Die wesentliche Herausforderung besteht also darin, zum einen die unterschiedlichen Wirkeinflüsse in einem Modell abzubilden und dieses auf Grundlage der verfügbaren lokalen Verkehrsdaten, der Anzeigezustände sowie der Wetter- und Umfelddaten zu kalibrieren.
Die wesentliche Herausforderung besteht also darin, zum einen die unterschiedlichen Wirkeinflüsse in einem Modell abzubilden und dieses auf Grundlage der verfügbaren lokalen Verkehrsdaten, der Anzeigezustände sowie der Wetter- und Umfelddaten zu kalibrieren.

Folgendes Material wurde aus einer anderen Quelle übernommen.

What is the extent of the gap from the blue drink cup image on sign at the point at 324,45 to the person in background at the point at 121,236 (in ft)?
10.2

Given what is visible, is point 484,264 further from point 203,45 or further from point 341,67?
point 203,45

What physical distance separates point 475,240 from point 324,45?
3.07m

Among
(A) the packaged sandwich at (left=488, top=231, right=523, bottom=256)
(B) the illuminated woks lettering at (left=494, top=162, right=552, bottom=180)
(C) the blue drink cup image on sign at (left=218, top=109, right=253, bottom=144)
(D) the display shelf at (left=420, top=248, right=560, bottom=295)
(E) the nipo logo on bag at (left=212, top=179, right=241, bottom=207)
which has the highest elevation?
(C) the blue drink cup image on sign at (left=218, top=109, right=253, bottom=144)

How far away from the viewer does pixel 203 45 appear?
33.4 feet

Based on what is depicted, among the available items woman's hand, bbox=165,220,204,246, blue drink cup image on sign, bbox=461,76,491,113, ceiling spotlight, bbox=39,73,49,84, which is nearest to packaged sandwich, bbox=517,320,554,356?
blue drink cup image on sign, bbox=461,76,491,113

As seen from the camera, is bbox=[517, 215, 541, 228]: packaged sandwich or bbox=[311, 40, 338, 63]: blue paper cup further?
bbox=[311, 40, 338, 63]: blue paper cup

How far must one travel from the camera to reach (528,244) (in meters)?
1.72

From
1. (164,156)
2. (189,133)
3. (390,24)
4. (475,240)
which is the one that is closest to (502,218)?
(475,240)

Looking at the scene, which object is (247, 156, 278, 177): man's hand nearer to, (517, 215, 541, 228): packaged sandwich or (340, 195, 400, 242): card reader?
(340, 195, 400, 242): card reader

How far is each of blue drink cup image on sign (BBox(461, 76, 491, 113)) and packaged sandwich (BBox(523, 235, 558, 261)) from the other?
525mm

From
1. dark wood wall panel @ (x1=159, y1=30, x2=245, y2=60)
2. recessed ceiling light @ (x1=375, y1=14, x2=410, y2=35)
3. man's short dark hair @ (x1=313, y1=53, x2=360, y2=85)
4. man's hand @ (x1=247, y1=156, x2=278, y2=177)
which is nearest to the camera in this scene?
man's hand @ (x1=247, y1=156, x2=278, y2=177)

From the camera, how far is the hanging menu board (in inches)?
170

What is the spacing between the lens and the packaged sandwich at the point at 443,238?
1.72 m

Alternativ könnten Verhaltensweisen auf Basis von Befragungen ermittelt werden (vgl. [6]). Hier interessieren besonders die Gründe von Missachtungen der verkehrsrechtlichen Anordnungen im situativen Kontext. Die Literaturauswertung hierzu ergab jedoch keinen Hinweis, ob ein hierauf aufbauendes hinreichend genaues Befolgungsmodell für dynamische Geschwindigkeitsbeschränkungen einer SBA bereits entwickelt wurde.
Hinsichtlich der möglichen Nutzung von Befragungsergebnissen zur Modellierung des Fahrerverhaltens diskutiert eine portugiesische Studie die Eignung gängiger Simulationstools zur Mikrosimulation von Telematik. Darin heißt es, dass Multi-Agenten-Systeme das Zusammenwirken von zahlreichen heterogenen Einheiten sehr genau simulieren können [7]. Da zum Projektstart zwei laufende Forschungsaktivitäten (vgl. [4] und [5]) zur mikroskopischen Simulation von SBA noch nicht abgeschlossen waren, bot es sich für die einleitend beschriebene Aufgabenstellung an, den agentenbasierten Simulationsansatz zu verfolgen. Wie sich zeigen wird, bietet die agentenbasierte Simulation die Möglichkeit, Verhaltensweisen einzelner Verkehrsteilnehmer situativ und individuell – also auch in Anlehnung an Befragungen – beschreiben zu können.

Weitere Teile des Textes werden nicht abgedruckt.